How about some facts on the “right of return”?

A recent Guardian editorial on the never neglected subject of the “Israel-Palestine conflict” seemed to endorse the idea that Obama should impose a “solution”.  The piece concluded with the rather smug observation that “Mr Netanyahu would kick and scream against an imposed plan, but that is the consequence of rejecting lesser demands now.” Revealingly, one of the complaints the editorial writer listed was that “no one could imagine Mr Netanyahu conducting any meaningful negotiations” on the Palestinian demand for a “right of return”.

STORED ROWS
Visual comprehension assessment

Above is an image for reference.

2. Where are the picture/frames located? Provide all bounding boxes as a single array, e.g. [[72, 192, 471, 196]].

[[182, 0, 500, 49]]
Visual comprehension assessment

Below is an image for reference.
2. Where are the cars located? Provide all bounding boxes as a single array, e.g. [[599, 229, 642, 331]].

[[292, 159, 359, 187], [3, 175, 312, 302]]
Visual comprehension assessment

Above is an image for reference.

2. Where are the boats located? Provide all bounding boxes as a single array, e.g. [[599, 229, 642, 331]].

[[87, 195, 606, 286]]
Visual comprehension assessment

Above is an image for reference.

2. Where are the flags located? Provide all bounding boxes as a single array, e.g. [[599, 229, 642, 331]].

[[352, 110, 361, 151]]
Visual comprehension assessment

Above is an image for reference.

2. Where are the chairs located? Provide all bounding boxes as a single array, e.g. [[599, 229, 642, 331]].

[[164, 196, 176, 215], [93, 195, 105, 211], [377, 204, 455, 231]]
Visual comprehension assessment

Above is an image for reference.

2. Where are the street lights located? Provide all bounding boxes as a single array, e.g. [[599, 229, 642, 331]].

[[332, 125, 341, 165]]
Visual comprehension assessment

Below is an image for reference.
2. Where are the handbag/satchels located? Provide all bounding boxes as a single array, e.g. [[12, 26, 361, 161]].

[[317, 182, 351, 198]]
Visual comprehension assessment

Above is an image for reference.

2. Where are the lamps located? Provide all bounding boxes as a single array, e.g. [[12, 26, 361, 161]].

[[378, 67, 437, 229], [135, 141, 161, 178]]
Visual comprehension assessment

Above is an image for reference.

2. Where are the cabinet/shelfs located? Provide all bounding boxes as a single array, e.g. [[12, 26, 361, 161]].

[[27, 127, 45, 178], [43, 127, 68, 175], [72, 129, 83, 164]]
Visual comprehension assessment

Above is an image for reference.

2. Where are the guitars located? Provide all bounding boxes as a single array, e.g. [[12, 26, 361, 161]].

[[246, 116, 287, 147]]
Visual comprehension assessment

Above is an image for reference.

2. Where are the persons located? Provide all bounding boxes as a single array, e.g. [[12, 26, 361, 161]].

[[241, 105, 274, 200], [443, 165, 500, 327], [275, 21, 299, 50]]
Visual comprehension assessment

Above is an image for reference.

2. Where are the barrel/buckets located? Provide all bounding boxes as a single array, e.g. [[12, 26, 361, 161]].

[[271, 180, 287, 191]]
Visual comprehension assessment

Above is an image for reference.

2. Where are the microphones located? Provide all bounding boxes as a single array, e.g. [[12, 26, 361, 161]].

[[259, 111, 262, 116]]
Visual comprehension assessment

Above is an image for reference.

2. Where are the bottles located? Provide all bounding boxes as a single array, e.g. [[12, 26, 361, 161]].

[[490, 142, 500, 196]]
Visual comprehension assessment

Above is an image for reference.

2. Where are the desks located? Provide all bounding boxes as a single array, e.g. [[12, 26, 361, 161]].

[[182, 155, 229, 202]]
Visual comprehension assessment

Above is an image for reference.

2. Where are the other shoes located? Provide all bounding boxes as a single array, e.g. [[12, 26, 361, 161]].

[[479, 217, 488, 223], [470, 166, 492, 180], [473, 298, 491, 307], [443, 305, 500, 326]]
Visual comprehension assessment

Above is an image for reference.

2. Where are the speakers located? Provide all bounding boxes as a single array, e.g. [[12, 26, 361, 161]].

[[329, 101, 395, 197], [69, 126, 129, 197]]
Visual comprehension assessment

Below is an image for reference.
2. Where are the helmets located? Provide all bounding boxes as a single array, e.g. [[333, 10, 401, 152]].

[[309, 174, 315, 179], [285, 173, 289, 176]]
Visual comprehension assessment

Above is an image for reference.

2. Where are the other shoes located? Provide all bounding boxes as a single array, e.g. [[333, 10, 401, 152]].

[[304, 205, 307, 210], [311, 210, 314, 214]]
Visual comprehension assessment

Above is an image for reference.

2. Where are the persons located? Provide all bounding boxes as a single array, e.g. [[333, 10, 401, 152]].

WHAT TO DO
[1] Summarize the passage on the "right of return" in two sentences.
[2] Render this sentence from the passage on the "right of return" in Spanish: "A recent Guardian editorial on the never neglected subject of the 'Israel-Palestine conflict' seemed to endorse the idea that Obama should impose a 'solution'."
[3] According to the passage on the "right of return," on which demand did the editorial writer say no one could imagine Mr Netanyahu conducting meaningful negotiations?

FULL ANSWERS
[1] A recent Guardian editorial on the Israel-Palestine conflict seemed to endorse the idea that Obama should impose a solution, and it concluded that Mr Netanyahu would kick and scream against an imposed plan. One of the editorial's complaints was that no one could imagine Mr Netanyahu conducting meaningful negotiations on the Palestinian demand for a "right of return."

[2] Un editorial reciente del Guardian sobre el nunca descuidado tema del «conflicto israelí-palestino» parecía respaldar la idea de que Obama debería imponer una «solución».

[3] The Palestinian demand for a "right of return."